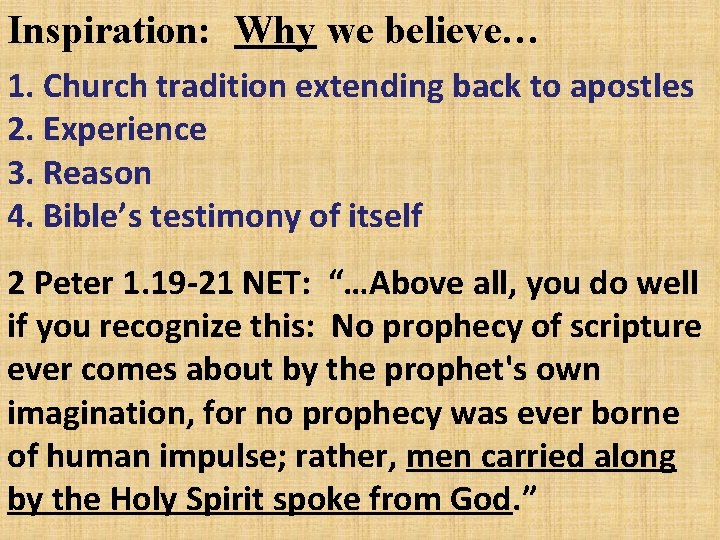 Inspiration: Why we believe…

1. Church tradition extending back to apostles
2. Experience
3. Reason
4. Bible's testimony of itself

2 Peter 1.19-21 NET: "…Above all, you do well if you recognize this: No prophecy of scripture ever comes about by the prophet's own imagination, for no prophecy was ever borne of human impulse; rather, men carried along by the Holy Spirit spoke from God."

## What the exercise asks
The required output is an exact retyping of the lines from the one that contains "4. Bible's testimony of itself" through the last line of the material above.

## Expected answer
4. Bible's testimony of itself

2 Peter 1.19-21 NET: "…Above all, you do well if you recognize this: No prophecy of scripture ever comes about by the prophet's own imagination, for no prophecy was ever borne of human impulse; rather, men carried along by the Holy Spirit spoke from God."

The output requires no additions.